> DESCRIPTION OF THE TASK
Pick up the STAT3 abstract below after its last sentence and continue it.

Functional validation of a novel STAT3 'variant of unknown significance' identifies a new case of STAT3 GOF syndrome and reveals broad immune cell defects.

作者信息

Mackie Joseph, Suan Daniel, McNaughton Peter, Haerynck Filomeen, O'Sullivan Michael, Guerin Antoine, Ma Cindy S, Tangye Stuart G

机构信息

Garvan Institute of Medical Research, Darlinghurst, NSW, Australia.

School of Clinical Medicine, Faculty of Medicine and Health, UNSW Sydney, Kensington, NSW, Australia.

出版信息

Clin Exp Immunol. 2025 Jan 21;219(1). doi: 10.1093/cei/uxaf005.

DOI:10.1093/cei/uxaf005
PMID:39836489
原文链接:https://pmc.ncbi.nlm.nih.gov/articles/PMC11791529/
Abstract

INTRODUCTION

Signal transducer and activator of transcription 3 (STAT3) orchestrates crucial immune responses through its pleiotropic functions as a transcription factor. Patients with germline monoallelic dominant negative or hypermorphic STAT3 variants, who present with immunodeficiency and/or immune dysregulation, have revealed the importance of balanced STAT3 signaling in lymphocyte differentiation and function, and immune homeostasis. Here, we report a novel missense variant of unknown significance in the DNA-binding domain of STAT3 in a patient who experienced hypogammaglobulinemia, lymphadenopathy, hepatosplenomegaly, immune thrombocytopenia, eczema, and enteropathy over a 35-year period.

> Stored data entries
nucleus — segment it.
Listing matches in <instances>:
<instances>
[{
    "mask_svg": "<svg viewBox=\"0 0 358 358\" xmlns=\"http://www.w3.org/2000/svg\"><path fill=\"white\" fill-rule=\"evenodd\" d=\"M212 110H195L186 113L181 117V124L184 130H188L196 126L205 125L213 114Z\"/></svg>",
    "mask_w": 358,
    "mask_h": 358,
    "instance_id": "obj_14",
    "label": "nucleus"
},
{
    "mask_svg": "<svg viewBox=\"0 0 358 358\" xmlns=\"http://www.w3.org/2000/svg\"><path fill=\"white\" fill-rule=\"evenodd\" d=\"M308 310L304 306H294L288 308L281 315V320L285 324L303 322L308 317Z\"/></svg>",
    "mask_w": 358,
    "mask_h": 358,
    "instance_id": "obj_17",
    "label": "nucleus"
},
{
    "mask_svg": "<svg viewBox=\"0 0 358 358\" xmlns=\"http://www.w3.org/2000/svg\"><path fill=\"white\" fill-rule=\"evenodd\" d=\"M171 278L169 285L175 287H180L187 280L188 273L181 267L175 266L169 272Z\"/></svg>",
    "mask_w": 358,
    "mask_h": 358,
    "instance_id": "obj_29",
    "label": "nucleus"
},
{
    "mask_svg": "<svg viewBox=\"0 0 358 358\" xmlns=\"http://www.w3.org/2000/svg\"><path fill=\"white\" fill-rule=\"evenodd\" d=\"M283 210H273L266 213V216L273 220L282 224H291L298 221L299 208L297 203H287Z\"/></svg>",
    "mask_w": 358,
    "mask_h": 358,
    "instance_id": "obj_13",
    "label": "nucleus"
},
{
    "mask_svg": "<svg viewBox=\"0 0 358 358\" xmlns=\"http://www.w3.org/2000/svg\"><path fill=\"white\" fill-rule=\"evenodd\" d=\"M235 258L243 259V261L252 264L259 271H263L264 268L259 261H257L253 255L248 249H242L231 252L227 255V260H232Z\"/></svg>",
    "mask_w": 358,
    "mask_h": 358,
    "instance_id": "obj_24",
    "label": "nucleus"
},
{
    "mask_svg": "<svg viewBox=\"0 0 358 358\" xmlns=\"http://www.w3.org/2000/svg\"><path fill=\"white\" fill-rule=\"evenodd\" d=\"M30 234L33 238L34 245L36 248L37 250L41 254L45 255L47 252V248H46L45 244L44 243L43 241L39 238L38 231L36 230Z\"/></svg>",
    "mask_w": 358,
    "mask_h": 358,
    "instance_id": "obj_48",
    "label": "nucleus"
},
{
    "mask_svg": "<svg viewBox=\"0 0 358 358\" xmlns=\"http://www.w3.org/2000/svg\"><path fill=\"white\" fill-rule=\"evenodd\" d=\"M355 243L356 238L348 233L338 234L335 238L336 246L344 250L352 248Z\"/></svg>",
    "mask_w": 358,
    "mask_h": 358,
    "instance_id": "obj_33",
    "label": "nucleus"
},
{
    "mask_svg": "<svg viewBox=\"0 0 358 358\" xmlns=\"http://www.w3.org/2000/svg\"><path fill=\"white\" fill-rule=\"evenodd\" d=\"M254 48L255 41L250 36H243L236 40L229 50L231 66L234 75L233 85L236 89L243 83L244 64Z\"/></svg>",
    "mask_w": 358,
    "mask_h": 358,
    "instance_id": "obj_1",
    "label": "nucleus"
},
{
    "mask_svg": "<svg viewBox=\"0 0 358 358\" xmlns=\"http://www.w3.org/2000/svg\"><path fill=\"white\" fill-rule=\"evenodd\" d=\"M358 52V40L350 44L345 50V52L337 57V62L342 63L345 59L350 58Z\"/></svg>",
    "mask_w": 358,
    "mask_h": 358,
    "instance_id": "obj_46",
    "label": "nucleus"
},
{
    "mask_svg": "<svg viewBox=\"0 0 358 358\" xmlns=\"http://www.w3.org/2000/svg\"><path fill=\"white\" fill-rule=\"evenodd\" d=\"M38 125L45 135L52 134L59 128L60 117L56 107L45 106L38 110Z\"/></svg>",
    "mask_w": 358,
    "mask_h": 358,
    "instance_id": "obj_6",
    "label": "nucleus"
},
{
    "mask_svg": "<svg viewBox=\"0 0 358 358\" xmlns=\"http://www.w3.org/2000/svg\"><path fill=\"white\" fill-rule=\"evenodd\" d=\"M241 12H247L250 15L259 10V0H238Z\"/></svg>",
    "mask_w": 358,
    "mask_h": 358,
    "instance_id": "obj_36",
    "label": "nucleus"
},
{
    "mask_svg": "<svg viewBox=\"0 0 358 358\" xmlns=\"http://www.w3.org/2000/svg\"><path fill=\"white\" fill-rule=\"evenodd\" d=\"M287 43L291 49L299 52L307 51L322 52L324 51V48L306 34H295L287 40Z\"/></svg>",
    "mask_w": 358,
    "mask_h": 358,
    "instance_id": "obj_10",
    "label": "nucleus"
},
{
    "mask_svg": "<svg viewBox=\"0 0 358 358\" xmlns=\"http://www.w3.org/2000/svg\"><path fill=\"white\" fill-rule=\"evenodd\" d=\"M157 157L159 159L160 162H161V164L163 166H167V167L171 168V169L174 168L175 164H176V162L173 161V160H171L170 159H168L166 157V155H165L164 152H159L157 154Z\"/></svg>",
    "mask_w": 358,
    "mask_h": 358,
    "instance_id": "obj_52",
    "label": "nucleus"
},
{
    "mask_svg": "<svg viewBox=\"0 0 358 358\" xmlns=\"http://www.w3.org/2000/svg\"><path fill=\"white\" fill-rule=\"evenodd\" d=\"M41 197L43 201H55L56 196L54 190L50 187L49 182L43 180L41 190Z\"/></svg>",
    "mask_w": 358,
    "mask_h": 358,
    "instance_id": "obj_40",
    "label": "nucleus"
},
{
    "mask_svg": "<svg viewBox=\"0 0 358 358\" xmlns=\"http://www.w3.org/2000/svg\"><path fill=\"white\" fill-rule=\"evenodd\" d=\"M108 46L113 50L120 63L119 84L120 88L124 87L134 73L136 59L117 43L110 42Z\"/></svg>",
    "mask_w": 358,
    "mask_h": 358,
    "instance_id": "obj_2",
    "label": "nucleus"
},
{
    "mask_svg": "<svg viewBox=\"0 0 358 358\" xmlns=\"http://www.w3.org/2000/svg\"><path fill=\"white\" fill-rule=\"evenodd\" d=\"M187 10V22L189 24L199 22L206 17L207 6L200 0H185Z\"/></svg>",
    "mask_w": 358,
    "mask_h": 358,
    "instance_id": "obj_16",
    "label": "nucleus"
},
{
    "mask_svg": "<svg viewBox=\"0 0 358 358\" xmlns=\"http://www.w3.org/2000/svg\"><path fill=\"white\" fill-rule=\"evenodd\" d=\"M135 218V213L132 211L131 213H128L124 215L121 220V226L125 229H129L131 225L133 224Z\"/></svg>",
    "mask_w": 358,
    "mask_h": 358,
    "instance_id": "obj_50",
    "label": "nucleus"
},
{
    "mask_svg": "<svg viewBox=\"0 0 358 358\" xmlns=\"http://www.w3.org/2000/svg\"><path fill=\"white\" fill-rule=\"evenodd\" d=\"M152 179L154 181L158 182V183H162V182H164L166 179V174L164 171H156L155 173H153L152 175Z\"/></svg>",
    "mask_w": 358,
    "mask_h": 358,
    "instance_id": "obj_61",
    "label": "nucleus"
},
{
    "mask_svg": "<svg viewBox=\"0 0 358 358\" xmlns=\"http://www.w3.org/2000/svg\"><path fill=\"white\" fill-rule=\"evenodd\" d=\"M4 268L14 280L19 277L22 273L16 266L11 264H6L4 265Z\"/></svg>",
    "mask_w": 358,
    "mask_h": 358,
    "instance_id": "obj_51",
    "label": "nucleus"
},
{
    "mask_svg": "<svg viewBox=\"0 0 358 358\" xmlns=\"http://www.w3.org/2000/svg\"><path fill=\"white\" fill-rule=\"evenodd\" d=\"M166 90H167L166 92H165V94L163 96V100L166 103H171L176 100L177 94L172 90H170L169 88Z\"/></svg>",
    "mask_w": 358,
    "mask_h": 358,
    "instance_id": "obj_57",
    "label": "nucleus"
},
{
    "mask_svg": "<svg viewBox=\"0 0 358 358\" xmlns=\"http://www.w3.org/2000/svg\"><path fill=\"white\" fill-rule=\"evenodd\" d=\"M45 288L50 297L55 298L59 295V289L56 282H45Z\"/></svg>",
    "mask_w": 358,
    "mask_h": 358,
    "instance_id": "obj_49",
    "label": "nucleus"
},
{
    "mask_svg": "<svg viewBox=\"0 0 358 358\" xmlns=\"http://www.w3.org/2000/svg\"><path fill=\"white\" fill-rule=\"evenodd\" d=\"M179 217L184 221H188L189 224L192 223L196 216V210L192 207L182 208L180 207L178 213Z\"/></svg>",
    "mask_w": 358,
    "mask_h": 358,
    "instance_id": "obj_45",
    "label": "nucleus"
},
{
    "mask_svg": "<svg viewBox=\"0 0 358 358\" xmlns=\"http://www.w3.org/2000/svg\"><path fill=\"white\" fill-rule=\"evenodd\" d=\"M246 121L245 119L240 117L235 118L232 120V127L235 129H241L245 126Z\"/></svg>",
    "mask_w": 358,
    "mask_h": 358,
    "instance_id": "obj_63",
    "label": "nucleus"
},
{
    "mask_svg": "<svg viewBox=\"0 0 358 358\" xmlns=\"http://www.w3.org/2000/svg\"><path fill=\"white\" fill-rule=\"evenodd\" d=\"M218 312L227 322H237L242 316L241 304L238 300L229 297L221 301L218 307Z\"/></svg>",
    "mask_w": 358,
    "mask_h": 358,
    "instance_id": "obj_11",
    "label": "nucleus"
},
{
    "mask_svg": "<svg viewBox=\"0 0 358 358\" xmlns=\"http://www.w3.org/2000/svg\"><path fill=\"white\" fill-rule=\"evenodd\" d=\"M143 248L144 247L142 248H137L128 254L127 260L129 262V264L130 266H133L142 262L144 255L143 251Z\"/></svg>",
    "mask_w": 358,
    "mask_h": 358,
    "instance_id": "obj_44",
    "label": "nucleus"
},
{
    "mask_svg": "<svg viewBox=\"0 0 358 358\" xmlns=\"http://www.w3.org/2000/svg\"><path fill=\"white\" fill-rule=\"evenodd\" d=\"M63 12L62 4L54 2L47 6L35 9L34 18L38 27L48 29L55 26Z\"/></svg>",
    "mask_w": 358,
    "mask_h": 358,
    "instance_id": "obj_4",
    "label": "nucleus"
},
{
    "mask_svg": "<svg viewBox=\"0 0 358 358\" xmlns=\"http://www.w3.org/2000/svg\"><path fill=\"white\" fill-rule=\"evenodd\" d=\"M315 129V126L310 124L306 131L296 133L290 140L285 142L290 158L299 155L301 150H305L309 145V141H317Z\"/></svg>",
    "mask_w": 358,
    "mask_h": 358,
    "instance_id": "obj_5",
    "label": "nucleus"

> REPLY TO THE TASK
METHODS

In vitro demonstration of prolonged STAT3 activation due to delayed dephosphorylation, and enhanced transcriptional activity, confirmed this to be a novel pathogenic STAT3 gain-of-function variant. Peripheral blood lymphocytes from this patient, and patients with confirmed STAT3 Gain-of-function Syndrome, were collected to investigate mechanisms of disease pathogenesis.

RESULTS

B cell dysregulation was evidenced by a loss of class-switched memory B cells and a significantly expanded CD19hiCD21lo B cell population, likely influenced by a skewed CXCR3+ TFH population. Interestingly, unlike STAT3 dominant negative variants, cytokine secretion by activated peripheral blood STAT3 GOF CD4+ T cells and frequencies of Treg cells were intact, suggesting CD4+ T cell dysregulation likely occurs at sites of disease rather than the periphery.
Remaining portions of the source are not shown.